Task to carry out.
Below are some records. Write out exactly their lines from the one with "asian businesswoman look" through the one with "Drone aerial bird", and leave the pictures behind.

· · · · ·

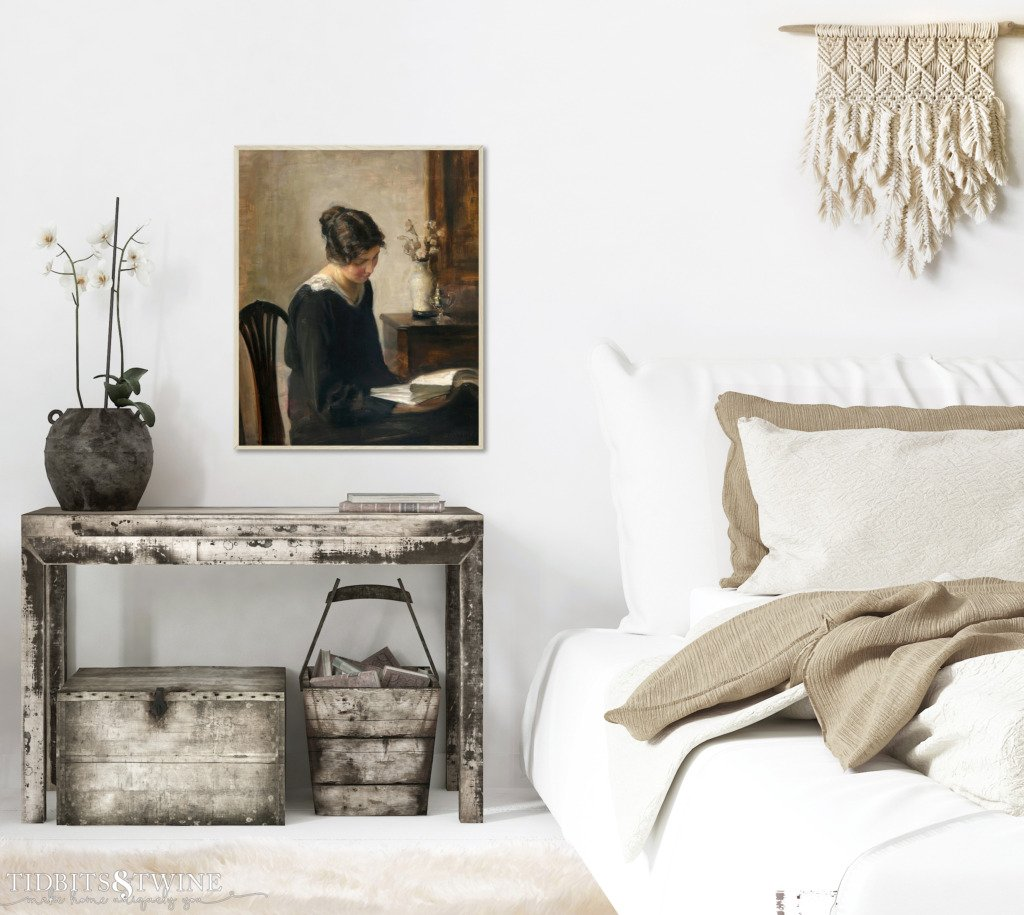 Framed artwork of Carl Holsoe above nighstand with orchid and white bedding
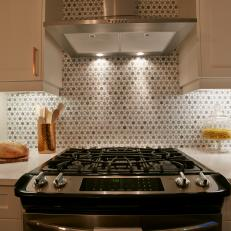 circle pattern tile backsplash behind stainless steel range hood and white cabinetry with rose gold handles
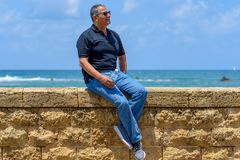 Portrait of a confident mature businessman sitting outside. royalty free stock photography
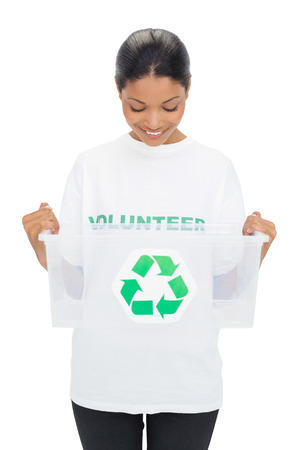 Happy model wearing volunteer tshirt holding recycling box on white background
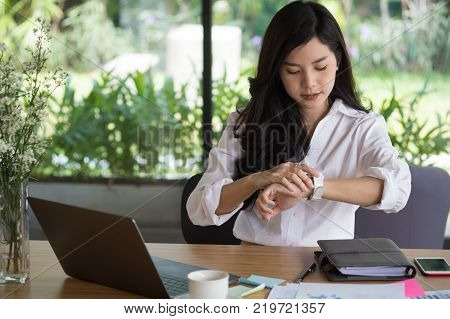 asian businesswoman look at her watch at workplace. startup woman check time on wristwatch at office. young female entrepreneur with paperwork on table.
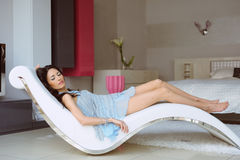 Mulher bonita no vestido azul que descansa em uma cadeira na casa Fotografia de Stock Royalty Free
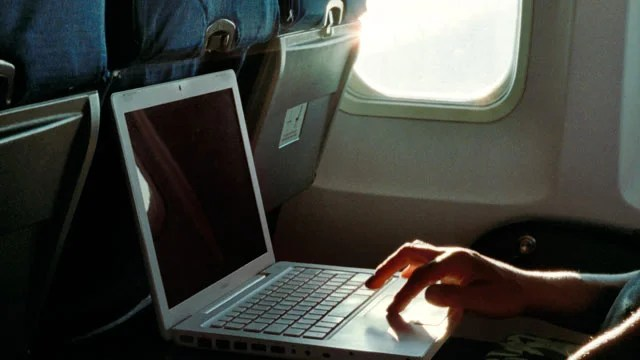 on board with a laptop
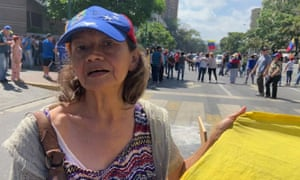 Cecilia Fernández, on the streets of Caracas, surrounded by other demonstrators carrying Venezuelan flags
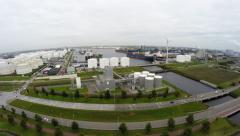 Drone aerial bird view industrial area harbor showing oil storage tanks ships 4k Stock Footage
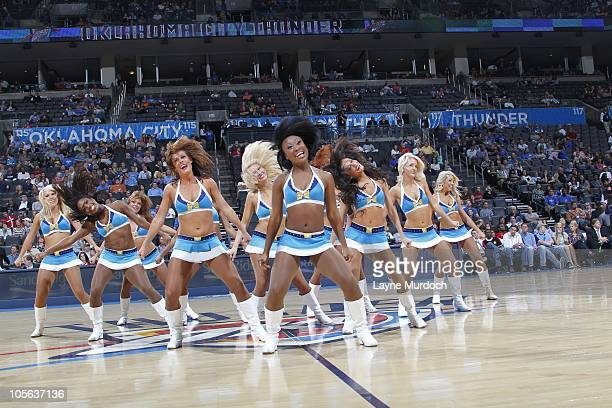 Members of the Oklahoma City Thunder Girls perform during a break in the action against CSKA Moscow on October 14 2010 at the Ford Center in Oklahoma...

· · · · ·

Written answer.
 asian businesswoman look at her watch at workplace. startup woman check time on wristwatch at office. young female entrepreneur with paperwork on table.
 Mulher bonita no vestido azul que descansa em uma cadeira na casa Fotografia de Stock Royalty Free
 on board with a laptop
 Cecilia Fernández, on the streets of Caracas, surrounded by other demonstrators carrying Venezuelan flags
 Drone aerial bird view industrial area harbor showing oil storage tanks ships 4k Stock Footage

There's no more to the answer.